Bonneys also used to host great Guy Fawkes bonfires on their land, and their dog Spot—no kidding, it was called Spot—used to chase rip-raps, and more than once got its nose singed.

           

Across the road, at the corner of Woodland and Rossendale Avenues was Morris’s farm. Mr. Morris was a very taciturn man who seldom smiled. He often drove his cows along Trunnah Road, much to the annoyance of the neighbours, because the cows did what cows will do, all along the carefully swept fronts of the houses. I used to buy milk from Morris’s, from a big aluminium canister at the front door.

           

Large’s grocery was across the road at the junction of Rossendale and Lawson’s Road. Harold Edmonson’s butcher shop was on that row. Mr. Edmonson lived in a big detached house on Heys Street, between Poolfoot Cottage and the herbalist’s shop where you could get a glass of sarsaparilla for a penny. Next to Edmonson’s shop was Mrs. Balderstone’s knitting wool shop. It had a glass door and “Balderstone’s” in large, silver, copperplate script diagonally across the glass panel.  Inside, a glass display case full of wool, needles, and patterns served as a counter, and on the walls a rainbow of wools was displayed in diamond-shaped boxes.

 

Then there was Miss Hacking’s sweet shop. When the first sweets became available after the war, I was sent there for “a quarter of toffees.” There were only two jars to choose from, and I had virtually no experience of sweets or their names, except the ones my dad saved for me from his army rations, mostly Mars bars and indestructible, tooth-crushing, sugared almonds (which I still don’t really like). I thought ‘mentho-lyptus’ sounded wonderful, and spent all the coupons on that. My parents were underwhelmed, and said they would really have preferred some caramels. Can’t think why….

 

A couple of houses, and then there was Peter Sumner’s bicycle shop. I still don’t know what the exactly the oil was, but the shop always had a particular odour that I can still smell. I used to be sent there to ‘get the accumulators filled.’ We had two huge ridged bottles with wire handles and huge, black, rubbery, ridged things inside, and the bottles had to be filled—with what I knew not. I just knew that the weight of them practically pulled my arms from their sockets on the way out when they were empty, and came close to killing me on the way back when they’d been filled.  I now believe the filler was distilled water. For quite a long time after the war, we needed them for the radio. Wireless, I mean.

 

Coming back, across Lawson’s Road, by the stop for the buses to the station, there was a shop on the corner. At one time it was a chippy, and later an ice cream shop, where we got Bond’s ice cream—a Sunday afternoon treat at our house.

 

Back on to Trunnah. At the corner of Lesley Avenue, there was the pillar box. One of the neighbours used to take bets on the afternoon’s race meetings, especially from the men cycling home from the ICI at dinner time. That kind of betting was illegal, so, if the law showed up, he who shall be nameless would post the slips to himself in a previously stamped and addressed envelope, and saunter, smiling, back to his house.

Stated problem a: Count the lines in the records below that contain the word "surface", treating uppercase and lowercase as different. Give only the number.

Material supplied:
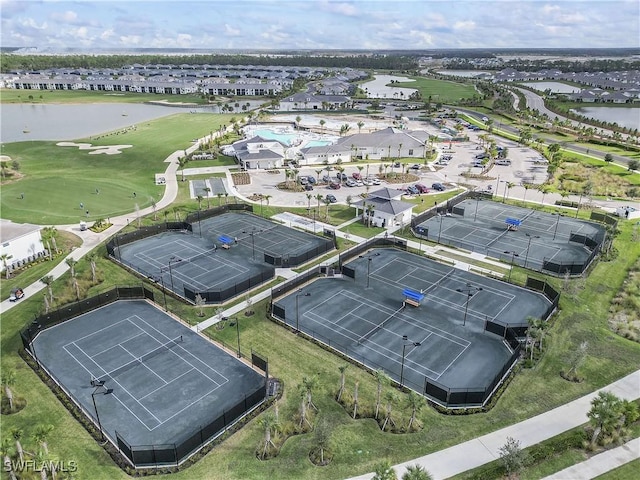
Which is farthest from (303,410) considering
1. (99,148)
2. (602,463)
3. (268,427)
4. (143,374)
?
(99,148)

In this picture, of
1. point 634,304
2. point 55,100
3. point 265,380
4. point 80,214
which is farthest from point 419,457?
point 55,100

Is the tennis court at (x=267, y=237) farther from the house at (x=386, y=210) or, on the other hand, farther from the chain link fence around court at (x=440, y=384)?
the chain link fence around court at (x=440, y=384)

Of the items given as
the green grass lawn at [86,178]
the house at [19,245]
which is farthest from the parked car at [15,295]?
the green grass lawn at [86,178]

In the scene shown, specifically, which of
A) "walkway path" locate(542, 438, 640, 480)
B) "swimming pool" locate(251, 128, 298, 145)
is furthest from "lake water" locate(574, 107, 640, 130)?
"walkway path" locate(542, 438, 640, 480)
* * *
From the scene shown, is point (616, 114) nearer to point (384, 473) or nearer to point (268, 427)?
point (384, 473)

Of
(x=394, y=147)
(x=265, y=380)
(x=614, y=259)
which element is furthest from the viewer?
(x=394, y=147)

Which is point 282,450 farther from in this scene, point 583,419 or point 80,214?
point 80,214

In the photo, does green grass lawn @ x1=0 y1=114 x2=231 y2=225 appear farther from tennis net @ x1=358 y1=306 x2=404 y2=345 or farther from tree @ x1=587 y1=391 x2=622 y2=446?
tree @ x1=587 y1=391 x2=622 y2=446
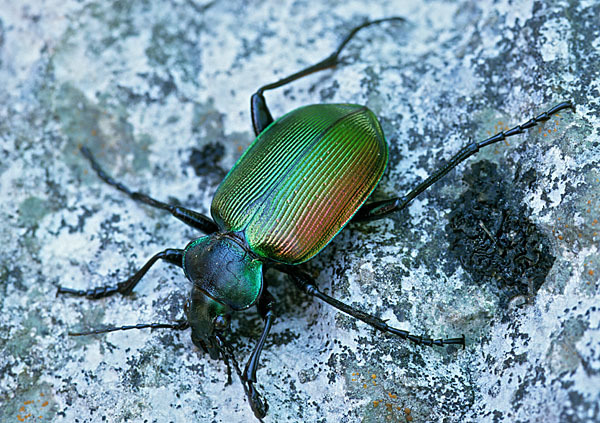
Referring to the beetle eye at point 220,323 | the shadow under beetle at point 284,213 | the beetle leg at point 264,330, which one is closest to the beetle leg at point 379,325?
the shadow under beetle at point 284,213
==
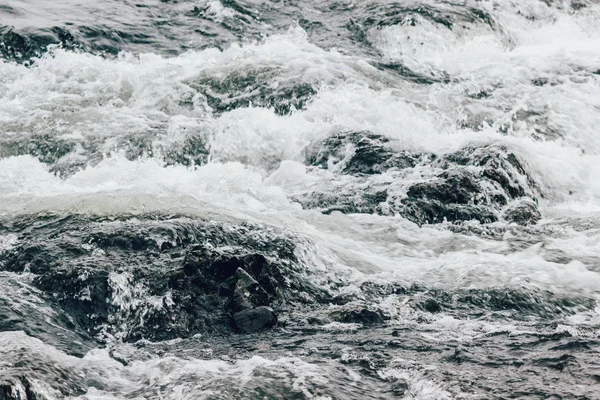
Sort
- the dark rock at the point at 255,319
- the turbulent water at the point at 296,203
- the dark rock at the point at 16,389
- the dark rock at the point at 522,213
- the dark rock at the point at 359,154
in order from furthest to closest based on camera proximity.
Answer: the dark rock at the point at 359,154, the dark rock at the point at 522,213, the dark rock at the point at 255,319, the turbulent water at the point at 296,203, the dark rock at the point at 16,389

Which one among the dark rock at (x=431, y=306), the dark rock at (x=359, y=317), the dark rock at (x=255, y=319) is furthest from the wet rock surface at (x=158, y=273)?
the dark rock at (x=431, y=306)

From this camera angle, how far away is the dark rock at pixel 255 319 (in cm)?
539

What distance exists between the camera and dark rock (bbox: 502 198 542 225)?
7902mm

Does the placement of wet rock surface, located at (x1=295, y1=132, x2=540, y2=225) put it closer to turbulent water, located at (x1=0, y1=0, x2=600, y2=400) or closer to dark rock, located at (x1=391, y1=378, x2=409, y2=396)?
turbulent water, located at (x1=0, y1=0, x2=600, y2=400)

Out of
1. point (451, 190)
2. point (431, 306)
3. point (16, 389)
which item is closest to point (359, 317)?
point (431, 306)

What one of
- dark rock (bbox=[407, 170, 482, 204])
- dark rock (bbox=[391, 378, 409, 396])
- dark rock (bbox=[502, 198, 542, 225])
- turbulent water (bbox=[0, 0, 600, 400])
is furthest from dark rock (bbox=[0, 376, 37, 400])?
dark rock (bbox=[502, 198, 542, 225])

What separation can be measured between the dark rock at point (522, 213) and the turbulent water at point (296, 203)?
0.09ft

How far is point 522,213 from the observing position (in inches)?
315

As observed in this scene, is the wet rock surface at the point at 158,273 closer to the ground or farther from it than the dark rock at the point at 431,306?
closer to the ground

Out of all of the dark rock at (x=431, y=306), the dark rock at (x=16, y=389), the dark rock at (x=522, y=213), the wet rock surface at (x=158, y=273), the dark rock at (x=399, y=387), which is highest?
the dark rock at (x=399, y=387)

Stated problem b: In the memoir, what could you buy for a penny at the herbalist's shop?

Task output a: 4

Task output b: A glass of sarsaparilla.